Why are tuples immutable?

Antoon Pardon apardon at forel.vub.ac.be
Fri Dec 17 03:20:10 EST 2004


Op 2004-12-17, Jeff Shannon schreef <jeff at ccvcorp.com>:
> Adam DePrince wrote:
>
>>And how exactly do you propose to mutate an object without changing its
>>hash value?
>>
>>
>>* Create this mutate-able object type.  
>>* Create two objects that are different with different hash values.
>>* Mutate one so that it is the same as the other.
>>* Compare their hash values.  
>>
>>If the hash values are the same, you lose because you didn't keep your
>>original promise.
>>
>>If the hash values are different then you just broke your object because
>>two objects with the same value must have the same hash value, but yours
>>are different.
>>  
>>
>
> Correct me if I'm wrong, here, but I believe that what you're saying 
> here (and my vague memories of the little bit that I've read about 
> hashes) is that, for a well-behaved hash function, then A == B should 
> imply that hash(A) == hash(B).  (The reverse is *not* true, however -- 
> hash(A) == hash(B) does not necessarily say anything about whether A == B.)
>
> If that is a correct condition for a well-behaved hash function, then it 
> is indeed impossible to have a well-behaved hash function that can be 
> useful in the face of object mutation.  For something like a list, one 
> can only define a poorly-behaved hash-like function.

You are looking at it in a too limited way.

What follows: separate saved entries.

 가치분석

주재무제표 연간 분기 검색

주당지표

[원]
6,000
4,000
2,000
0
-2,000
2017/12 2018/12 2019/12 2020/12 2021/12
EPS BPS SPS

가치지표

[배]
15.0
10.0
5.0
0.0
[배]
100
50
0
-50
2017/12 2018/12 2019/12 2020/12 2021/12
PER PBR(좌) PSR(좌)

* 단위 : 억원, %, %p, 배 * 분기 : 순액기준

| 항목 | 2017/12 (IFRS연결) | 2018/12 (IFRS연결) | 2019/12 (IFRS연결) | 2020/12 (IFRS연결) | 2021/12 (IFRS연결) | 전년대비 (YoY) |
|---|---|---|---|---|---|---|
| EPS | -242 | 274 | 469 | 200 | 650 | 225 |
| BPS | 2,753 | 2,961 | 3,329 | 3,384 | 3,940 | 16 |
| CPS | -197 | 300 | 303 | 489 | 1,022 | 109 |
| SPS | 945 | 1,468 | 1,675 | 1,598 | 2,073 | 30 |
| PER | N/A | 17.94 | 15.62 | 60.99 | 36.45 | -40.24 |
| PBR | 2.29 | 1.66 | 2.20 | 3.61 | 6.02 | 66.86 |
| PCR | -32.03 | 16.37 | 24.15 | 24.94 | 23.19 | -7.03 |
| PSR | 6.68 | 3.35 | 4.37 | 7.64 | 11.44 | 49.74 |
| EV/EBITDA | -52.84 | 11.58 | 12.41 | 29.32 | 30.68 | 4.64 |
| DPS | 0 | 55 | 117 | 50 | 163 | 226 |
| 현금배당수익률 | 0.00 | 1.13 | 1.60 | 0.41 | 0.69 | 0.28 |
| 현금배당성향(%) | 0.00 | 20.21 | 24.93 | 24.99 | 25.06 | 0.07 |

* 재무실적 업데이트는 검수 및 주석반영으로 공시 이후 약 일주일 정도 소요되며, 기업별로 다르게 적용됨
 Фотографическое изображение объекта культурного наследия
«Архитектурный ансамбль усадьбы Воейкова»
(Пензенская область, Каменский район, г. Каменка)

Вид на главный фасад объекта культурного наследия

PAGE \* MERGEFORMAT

You are not forced to
have an == operator that behaves in standard ways. For instance
you can have objects that are only equal if they are the same
and thus can be unequal even if all components are equal.

Even if 

> To take another approach -- given some function that allows lists to 
> (pretend to be) hashable:
>
> .>>> key = [1,2]
> .>>> d[key] = 'foo'
> .>>> d[[1,2]]
> ????
> .>>> key.append(3)
> .>>> d[key]
> ???
> .>>>
>
> As I understand it, it is impossible for there to be a hash function for 
> which both of these cases can return the same object.

How about:

  hash = id


You also make the fault that because people ask for the possibility of
keys being mutable objects, that they want to mutate those object while 
being a key.

> For most uses of 
> dicts, it is necessary that the first case be valid -- a dict isn't 
> going to be very useful to me if I have to pass around all of the 
> objects used as keys in order to access it. Equality-based hashes are 
> necessary, so the second case must then be disallowed.

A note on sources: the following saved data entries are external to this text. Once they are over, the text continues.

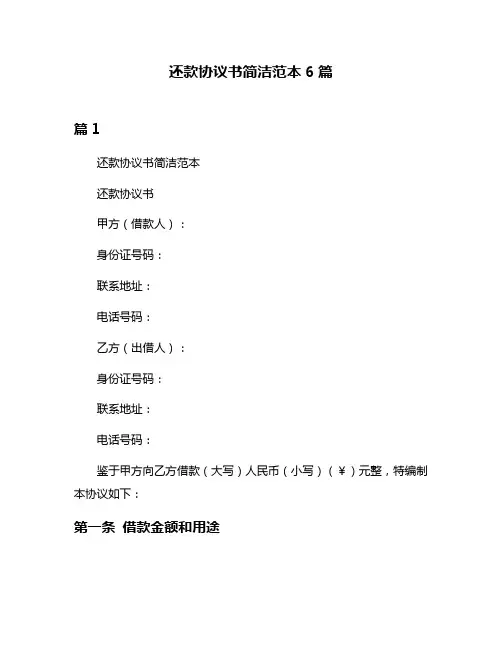 还款协议书简洁范本 6 篇

篇 1

还款协议书简洁范本

还款协议书

甲方（借款人）：

身份证号码：

联系地址：

电话号码：

乙方（出借人）：

身份证号码：

联系地址：

电话号码：

鉴于甲方向乙方借款（大写）人民币（小写）（￥）元整，特编制本协议如下：

第一条 借款金额和用途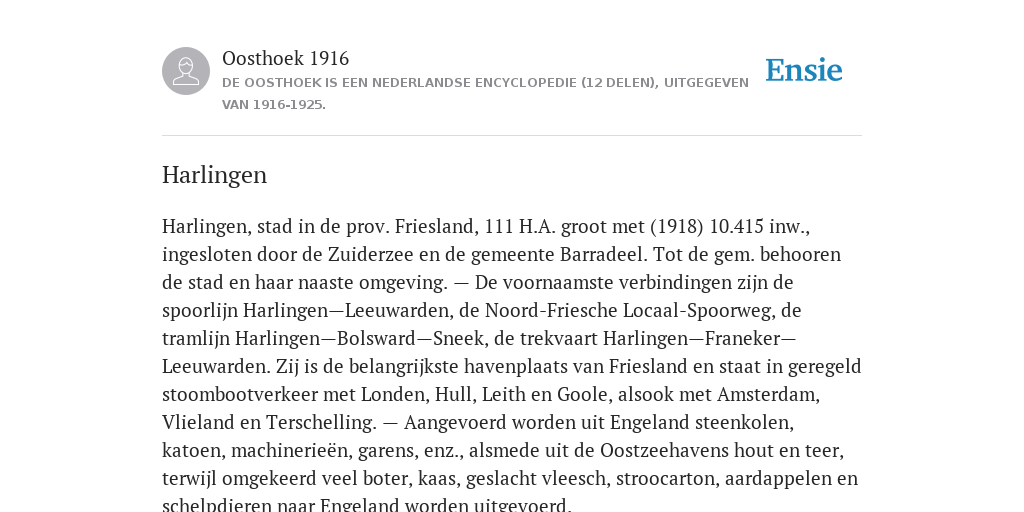 Oosthoek 1916
DE OOSTHOEK IS EEN NEDERLANDSE ENCYCLOPEDIE (12 DELEN), UITGEGEVEN VAN 1916-1925.

Ensie

Harlingen

Harlingen, stad in de prov. Friesland, 111 H.A. groot met (1918) 10.415 inw., ingesloten door de Zuiderzee en de gemeente Barradeel. Tot de gem. behooren de stad en haar naaste omgeving. — De voornaamste verbindingen zijn de spoorlijn Harlingen—Leeuwarden, de Noord-Friesche Locaal-Spoorweg, de tramlijn Harlingen—Bolsward—Sneek, de trekvaart Harlingen—Franeker—Leeuwarden. Zij is de belangrijkste havenplaats van Friesland en staat in geregeld stoombootverkeer met Londen, Hull, Leith en Goole, alsook met Amsterdam, Vlieland en Terschelling. — Aangevoerd worden uit Engeland steenkolen, katoen, machinerieën, garens, enz., alsmede uit de Oostzeehavens hout en teer, terwijl omgekeerd veel boter, kaas, geslacht vleesch, stroocarton, aardappelen en schelpdieren naar Engeland worden uitgevoerd.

But you should be carefull not to limit people to what you think is
usefull.

> But isn't it a bit nonsensical that, without ever rebinding key, one can 
> do something like
>
> .>>> d[key] = 'foo'
> .>>> frombulate(key)
> .>>> d[key]
> Traceback (most recent call last):
>   File "<interactive input>", line 1, in ?
> KeyError: key
> .>>>

It is just as nonsensical that, without ever rebinding an element, one
can unsort a list, or violate the heap invariant of a list.

> In order to maintain the logical consistency that if an object is used 
> as a dict key, that same object should reasonably be expected to 
> retrieve the same value, identity-based hashes are necessary.  As a 
> result, the first option must be disallowed.

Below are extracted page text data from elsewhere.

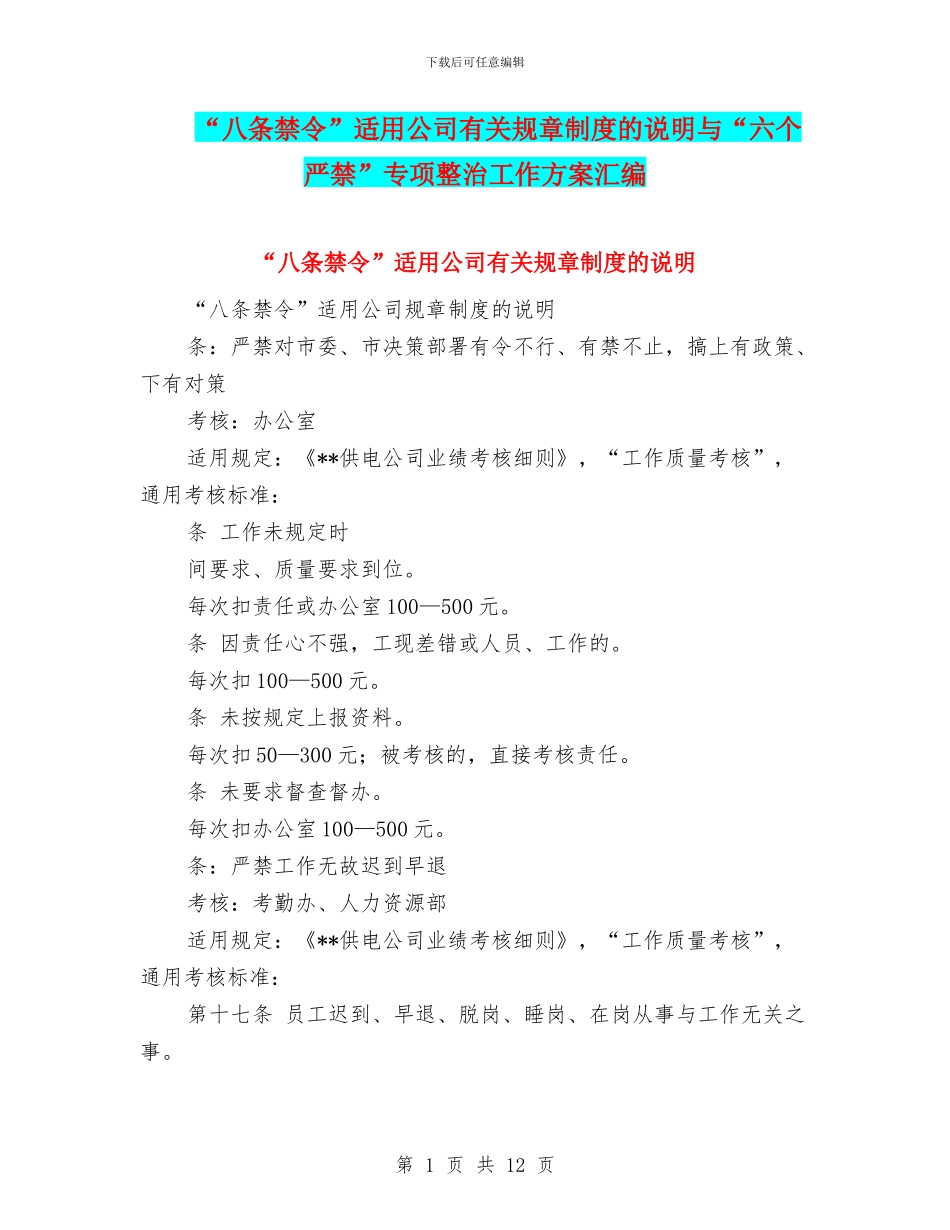 下载后可任意编辑

“八条禁令”适用公司有关规章制度的说明与“六个严禁”专项整治工作方案汇编

“八条禁令”适用公司有关规章制度的说明

“八条禁令”适用公司规章制度的说明

条：严禁对市委、市决策部署有令不行、有禁不止，搞上有政策、下有对策

考核：办公室

适用规定：《**供电公司业绩考核细则》，“工作质量考核”，通用考核标准：

条 工作未规定时

间要求、质量要求到位。

每次扣责任或办公室 100—500 元。

条 因责任心不强，工现差错或人员、工作的。

每次扣 100—500 元。

条 未按规定上报资料。

每次扣 50—300 元；被考核的，直接考核责任。

条 未要求督查督办。

每次扣办公室 100—500 元。

条：严禁工作无故迟到早退

考核：考勤办、人力资源部

适用规定：《**供电公司业绩考核细则》，“工作质量考核”，通用考核标准：

第十七条 员工迟到、早退、脱岗、睡岗、在岗从事与工作无关之事。

第 1 页 共 12 页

Then why don't we disallow lists of mutable objects to be sorted or
to be made into a heap. In fact each time we have a structure that
relies on some invariant among its members we should disallow mutable
members because with mutable members the invariant can be violated
without ever rebinding one of the elements.

> In either case, if it's ever possible for equality to change while 
> identity doesn't, then somewhere along the lines one of the core 
> requirements, the contract if you will, of a dictionary *must* be 
> broken.  And while it may be possible to get away with breaking that 
> contract some of the time (by postulating, for example, that if one 
> mutates a dict key then things will break), this will result in more 
> bugs and more confusion over time.  There is no way for Python to be 
> able to behave consistently in the face of mutable dict keys, therefore 
> ("In the face of ambiguity, refuse the temptation to guess.") Python 
> declines the temptation of making it trivial to use mutable objects as 
> dict keys.

As it turns out, python makes no difference in difficulty for making
either mutable or immutable objects usable as dictionary keys. The
only difference is that python only made its standard immutable
types hashable and not its standard mutable objects.